» **Given instruction**
Could you continue the forum thread about wiring an aftermarket CD deck into a 1990 Sentra, starting right after its final line?

# @[email protected] CD Deck Instillation Help! I'm so confused



## ricey_ (Jan 11, 2005)

Year: 90
Model: Sentra

Problem:

I can't figure out the wirings and the Manual that comes with the CD-Deck has nothing on wiring it to an old car (har har). I'm just going to assume that you guys need to know what color the wires are?

Well, just an fyi, the deck is a Dynex DX-CS101, and it has all the basic coloring wires (Yellow, Black, Red, Blue, Grays, Purple, White, etc, etc) but the thing is, the '90 sentra just doesn't have those colored wires. They're a whole lot different.

2 Black with a red stripe going down the middle of the wire
3 grays with red stripe going down the middle
1 (or either 2) white with sky/light blue stripe going down the middle
1 Brown
1 Yellow
1 Sky/baby/light blue with red ring around the wire
1 Red
1 Dark/"Regular" blue with black on the other side (half/half)


The colors are so different that I have no idea which one goes with which (besides the red of course). Help?


----------



## Punkrocka436 (Jul 8, 2003)

» **Supplied material**
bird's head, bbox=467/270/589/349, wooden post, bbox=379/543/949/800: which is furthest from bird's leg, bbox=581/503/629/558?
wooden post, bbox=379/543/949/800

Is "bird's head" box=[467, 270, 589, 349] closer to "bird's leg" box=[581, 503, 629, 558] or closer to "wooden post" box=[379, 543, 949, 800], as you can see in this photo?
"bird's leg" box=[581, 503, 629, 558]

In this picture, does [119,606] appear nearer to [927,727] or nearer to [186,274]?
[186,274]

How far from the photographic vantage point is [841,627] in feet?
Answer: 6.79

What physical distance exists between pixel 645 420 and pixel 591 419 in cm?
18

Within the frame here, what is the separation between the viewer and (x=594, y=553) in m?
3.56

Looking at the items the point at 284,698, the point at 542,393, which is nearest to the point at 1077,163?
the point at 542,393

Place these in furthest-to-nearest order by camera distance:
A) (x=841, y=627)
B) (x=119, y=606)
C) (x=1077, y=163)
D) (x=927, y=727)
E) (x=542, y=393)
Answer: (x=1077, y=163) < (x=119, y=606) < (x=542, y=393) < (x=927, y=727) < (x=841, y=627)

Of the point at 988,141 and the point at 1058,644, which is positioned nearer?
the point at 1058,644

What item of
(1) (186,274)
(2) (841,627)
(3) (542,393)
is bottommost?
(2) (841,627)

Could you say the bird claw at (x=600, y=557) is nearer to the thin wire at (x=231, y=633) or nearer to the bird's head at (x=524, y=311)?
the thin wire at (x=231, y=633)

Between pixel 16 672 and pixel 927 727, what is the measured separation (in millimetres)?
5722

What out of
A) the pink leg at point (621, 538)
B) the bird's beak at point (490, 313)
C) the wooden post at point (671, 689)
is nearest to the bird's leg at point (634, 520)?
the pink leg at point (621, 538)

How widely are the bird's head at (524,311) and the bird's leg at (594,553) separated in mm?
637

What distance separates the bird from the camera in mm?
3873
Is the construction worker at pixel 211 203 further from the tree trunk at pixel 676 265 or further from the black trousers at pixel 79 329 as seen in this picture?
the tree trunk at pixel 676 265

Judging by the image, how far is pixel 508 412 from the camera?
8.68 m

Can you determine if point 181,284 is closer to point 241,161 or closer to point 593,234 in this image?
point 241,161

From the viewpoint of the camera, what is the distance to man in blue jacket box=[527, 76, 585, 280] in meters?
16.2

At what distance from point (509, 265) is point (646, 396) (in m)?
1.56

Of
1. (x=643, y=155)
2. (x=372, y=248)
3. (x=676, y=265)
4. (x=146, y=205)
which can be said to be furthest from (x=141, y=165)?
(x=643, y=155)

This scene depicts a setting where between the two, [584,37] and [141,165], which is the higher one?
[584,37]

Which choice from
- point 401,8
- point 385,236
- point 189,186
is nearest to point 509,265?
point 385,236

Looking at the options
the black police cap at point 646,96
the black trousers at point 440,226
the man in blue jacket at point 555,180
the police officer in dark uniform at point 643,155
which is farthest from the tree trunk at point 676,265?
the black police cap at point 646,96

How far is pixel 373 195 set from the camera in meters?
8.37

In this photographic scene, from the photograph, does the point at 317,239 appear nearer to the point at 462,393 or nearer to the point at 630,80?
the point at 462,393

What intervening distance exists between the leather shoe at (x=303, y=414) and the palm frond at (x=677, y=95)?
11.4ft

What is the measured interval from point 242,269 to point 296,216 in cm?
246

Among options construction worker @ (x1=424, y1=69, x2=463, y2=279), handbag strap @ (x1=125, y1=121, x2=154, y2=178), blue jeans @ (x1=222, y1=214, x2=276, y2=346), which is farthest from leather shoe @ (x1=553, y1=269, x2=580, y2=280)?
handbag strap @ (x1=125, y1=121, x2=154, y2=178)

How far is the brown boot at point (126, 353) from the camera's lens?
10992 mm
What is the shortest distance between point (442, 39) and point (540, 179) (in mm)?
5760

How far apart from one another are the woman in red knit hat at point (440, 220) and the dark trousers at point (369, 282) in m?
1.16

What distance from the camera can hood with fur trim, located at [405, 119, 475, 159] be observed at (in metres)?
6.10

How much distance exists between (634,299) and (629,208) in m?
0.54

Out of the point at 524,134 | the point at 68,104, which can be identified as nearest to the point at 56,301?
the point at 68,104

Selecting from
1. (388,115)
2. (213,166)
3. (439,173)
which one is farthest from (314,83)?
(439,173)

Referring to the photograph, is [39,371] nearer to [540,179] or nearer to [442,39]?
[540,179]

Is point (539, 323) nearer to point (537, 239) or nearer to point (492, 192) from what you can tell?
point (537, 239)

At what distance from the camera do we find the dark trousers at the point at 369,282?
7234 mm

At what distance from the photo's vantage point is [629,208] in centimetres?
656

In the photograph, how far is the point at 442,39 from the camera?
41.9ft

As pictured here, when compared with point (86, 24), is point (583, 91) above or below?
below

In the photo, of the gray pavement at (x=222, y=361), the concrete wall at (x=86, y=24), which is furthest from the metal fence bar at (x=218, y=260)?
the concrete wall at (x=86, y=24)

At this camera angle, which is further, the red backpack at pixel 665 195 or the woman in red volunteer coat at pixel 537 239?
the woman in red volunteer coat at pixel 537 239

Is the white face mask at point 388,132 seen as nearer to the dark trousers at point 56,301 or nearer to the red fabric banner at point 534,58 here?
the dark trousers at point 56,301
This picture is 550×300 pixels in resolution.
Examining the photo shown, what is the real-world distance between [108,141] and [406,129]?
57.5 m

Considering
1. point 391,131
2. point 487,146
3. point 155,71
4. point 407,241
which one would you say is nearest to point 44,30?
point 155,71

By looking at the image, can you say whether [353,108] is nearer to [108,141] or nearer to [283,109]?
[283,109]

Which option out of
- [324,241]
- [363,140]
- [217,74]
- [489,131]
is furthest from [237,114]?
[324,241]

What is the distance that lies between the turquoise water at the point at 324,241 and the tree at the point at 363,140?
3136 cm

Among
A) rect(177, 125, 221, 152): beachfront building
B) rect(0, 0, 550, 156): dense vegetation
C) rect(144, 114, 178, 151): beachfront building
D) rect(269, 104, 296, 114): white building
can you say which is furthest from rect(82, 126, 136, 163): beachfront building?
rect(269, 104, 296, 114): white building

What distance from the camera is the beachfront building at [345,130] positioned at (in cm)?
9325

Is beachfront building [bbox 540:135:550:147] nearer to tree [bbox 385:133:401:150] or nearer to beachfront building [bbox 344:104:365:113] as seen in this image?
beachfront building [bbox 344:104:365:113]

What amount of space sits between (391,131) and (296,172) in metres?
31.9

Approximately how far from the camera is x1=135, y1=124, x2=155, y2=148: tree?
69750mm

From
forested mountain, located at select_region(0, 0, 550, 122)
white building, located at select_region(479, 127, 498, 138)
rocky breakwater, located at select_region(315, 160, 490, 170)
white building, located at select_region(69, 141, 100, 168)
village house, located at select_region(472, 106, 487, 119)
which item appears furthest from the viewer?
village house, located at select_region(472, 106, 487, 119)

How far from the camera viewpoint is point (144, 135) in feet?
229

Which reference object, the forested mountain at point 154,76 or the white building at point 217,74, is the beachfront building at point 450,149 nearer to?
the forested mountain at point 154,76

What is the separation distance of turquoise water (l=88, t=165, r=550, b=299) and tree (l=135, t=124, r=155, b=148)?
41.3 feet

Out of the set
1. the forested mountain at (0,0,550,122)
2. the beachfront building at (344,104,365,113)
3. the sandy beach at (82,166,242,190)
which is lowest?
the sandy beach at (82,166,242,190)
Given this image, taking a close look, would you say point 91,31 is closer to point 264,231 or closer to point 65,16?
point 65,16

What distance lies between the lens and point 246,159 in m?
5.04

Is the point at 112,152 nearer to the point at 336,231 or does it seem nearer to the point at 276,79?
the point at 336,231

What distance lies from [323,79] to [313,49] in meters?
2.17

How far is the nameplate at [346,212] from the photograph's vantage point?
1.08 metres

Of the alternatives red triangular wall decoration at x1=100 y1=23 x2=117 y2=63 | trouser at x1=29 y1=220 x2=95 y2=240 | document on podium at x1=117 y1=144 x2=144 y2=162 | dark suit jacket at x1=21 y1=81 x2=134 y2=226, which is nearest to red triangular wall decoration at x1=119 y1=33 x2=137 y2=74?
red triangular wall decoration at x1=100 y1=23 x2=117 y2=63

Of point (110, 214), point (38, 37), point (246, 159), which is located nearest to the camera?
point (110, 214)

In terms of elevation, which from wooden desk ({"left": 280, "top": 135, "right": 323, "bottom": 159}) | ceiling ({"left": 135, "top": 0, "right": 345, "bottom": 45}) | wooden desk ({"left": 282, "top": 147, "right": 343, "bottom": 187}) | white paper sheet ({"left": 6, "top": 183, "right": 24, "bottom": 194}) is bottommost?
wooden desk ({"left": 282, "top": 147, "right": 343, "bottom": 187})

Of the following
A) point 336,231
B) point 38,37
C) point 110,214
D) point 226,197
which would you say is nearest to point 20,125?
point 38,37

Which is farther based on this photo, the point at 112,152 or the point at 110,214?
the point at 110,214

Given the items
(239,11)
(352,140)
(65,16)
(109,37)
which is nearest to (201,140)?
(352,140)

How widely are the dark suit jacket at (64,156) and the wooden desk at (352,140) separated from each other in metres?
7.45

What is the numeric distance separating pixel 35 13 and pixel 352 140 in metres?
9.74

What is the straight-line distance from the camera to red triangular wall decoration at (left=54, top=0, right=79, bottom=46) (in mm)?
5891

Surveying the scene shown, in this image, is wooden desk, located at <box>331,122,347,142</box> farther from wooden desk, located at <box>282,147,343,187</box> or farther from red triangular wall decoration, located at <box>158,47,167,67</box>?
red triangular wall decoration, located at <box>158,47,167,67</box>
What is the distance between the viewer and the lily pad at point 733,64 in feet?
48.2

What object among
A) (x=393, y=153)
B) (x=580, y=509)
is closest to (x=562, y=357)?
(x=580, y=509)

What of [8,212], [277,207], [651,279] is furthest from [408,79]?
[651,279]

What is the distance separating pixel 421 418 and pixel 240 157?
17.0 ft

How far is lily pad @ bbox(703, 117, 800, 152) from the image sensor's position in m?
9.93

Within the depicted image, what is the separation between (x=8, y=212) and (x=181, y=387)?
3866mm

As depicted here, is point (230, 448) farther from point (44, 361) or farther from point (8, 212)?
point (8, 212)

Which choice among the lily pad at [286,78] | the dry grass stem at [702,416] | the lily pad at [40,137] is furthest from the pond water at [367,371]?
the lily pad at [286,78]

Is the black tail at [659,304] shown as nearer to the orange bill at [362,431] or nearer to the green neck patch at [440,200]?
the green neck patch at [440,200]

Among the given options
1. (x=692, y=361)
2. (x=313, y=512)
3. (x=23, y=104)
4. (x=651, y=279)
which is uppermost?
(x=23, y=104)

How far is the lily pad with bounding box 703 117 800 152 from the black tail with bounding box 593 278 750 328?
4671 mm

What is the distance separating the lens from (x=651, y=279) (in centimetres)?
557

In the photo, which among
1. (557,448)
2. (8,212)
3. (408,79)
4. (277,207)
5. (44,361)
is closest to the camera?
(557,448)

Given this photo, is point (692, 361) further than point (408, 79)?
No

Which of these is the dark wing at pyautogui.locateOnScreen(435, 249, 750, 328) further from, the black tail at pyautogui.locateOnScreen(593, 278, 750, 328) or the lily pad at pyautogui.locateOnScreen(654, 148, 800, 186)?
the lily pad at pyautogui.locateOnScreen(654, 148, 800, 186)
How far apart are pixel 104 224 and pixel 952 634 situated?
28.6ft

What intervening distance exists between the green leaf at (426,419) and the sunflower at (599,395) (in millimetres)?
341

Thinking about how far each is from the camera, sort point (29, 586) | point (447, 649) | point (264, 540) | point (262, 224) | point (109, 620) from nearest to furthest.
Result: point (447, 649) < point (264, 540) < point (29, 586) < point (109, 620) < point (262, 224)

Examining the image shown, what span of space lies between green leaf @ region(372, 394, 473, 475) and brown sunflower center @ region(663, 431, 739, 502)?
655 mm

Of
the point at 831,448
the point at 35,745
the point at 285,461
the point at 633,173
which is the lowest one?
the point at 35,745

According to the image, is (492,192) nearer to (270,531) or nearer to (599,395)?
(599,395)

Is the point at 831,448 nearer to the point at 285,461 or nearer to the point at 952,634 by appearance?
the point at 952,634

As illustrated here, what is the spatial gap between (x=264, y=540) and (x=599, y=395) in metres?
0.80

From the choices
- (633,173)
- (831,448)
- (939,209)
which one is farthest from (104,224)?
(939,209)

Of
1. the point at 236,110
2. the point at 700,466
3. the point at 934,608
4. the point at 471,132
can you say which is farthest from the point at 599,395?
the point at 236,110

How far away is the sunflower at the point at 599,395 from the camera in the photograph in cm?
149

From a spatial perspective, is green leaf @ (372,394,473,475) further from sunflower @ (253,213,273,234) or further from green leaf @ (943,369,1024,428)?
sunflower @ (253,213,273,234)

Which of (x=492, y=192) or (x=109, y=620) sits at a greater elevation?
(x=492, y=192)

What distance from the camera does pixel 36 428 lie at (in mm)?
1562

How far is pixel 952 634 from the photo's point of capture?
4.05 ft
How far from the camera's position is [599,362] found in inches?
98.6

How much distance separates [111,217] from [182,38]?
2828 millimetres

» **Exercise answer**
duh dude....you need a wiring harness...they cost like 15 dollars at your local CC or BB. If you have already started cutting wires, you need to look in your Factory service manual for stereo wiring colors, and solder/crimp the correct wires to the wires on the head unit. If you dont have an FSM, you need to get a haynes manual (again, about 15 dollars) at your local autoparts store.

Honestly, you sound like you dont know what your doing so i would just take it somewhere to be installed. Spend the 45 dollars so you dont end up frying your wiring harness


----------



## generation3 (Jan 16, 2005)

Check install doctor (installdr.com) they have write ups that even noobs can follow.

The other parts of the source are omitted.